Depende da faixa etária e outras condicionantes. Os preços estão disponíveis online mas independentemente do preço, há uma taxa obrigatória de 2€ pela marcação antecipada. Os adultos, julgo, pagam 10€ mas para os estudantes, perante a apresentação do cartão da faculdade, a entrada é gratuita, só se paga mesmo a tal taxa de 2€, que mais uma vez reafirmo: é obrigatória para todos. 

Como decorre?

Queria ir ver este espaço na companhia dos meus colegas portugueses em Milão. Para conseguirmos um horário com 4 vagas tivemos de esperar cerca de dois meses (as inscrições para o mês seguinte iniciam-se cerca de um mês antes e é preciso estar muito atento para agarrar logo lugares e os melhores horários). 

Assim sendo, só conseguimos para o primeiro horário da manhã - 8.15. Foi necessário apanharmos o metro até à estação de Cadorna e depois andámos cerca de 5 minutos. A igreja estava muito bem assinalada e foi fácil chegar sem precisar de grande ajuda. Para fazer a visita, é necessário chegar cerca de 20 minutos em antecipação para trocar o bilhete automático gerado pelo sistema informático - é preciso apresentar uma cópia física - pelo bilhete que permite a entrada no local. Este processo demora alguns minutos mas é relativamente pragmático. 

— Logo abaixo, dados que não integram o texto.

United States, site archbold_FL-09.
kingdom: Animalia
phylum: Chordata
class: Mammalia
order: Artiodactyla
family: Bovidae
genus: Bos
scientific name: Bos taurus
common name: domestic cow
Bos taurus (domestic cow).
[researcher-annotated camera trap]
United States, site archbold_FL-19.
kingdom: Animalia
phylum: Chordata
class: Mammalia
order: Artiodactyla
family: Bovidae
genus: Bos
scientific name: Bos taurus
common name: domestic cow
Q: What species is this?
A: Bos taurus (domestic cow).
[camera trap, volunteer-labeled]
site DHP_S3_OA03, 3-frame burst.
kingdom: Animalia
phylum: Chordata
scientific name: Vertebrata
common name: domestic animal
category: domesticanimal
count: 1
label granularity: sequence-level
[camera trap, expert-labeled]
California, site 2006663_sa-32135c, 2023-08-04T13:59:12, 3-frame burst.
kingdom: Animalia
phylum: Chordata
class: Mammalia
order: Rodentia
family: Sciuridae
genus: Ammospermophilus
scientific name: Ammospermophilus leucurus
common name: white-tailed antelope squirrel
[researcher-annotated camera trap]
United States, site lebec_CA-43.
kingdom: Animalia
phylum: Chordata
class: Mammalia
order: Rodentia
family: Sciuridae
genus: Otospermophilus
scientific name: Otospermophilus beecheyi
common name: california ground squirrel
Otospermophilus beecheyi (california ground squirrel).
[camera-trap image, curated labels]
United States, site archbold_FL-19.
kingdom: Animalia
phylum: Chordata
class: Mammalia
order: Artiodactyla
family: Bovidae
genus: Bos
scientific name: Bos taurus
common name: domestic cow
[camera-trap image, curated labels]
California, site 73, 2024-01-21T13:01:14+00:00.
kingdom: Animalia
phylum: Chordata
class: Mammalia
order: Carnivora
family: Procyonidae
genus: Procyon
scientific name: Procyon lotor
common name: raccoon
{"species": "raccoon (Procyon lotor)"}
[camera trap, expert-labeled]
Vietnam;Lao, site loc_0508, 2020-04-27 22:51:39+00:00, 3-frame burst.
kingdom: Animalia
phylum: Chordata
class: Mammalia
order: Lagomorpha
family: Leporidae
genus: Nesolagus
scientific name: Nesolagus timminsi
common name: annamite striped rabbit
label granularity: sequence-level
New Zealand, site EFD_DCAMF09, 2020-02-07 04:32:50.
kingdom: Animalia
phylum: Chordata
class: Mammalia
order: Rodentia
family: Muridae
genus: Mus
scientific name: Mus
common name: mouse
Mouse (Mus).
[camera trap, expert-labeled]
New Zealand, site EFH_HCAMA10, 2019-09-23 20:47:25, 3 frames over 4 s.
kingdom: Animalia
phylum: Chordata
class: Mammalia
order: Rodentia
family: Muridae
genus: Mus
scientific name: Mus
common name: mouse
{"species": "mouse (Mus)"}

No interior da bilheteira, é possível recolher brochuras - existem em inglês e em italiano - que contém informações interessantes que acompanham a visita. Convém ler um pouco sobre a história do local de modo a ir contextualizado e saber para onde olhar no interior, já que o tempo é muito limitado. 

Uma vez reunido o grupo -15 pessoas/máximo - , um segurança encaminhou-nos para uma sala de espera que antecipa a área do refeitório dos monges e cuja porta automática abre assim que a hora bate.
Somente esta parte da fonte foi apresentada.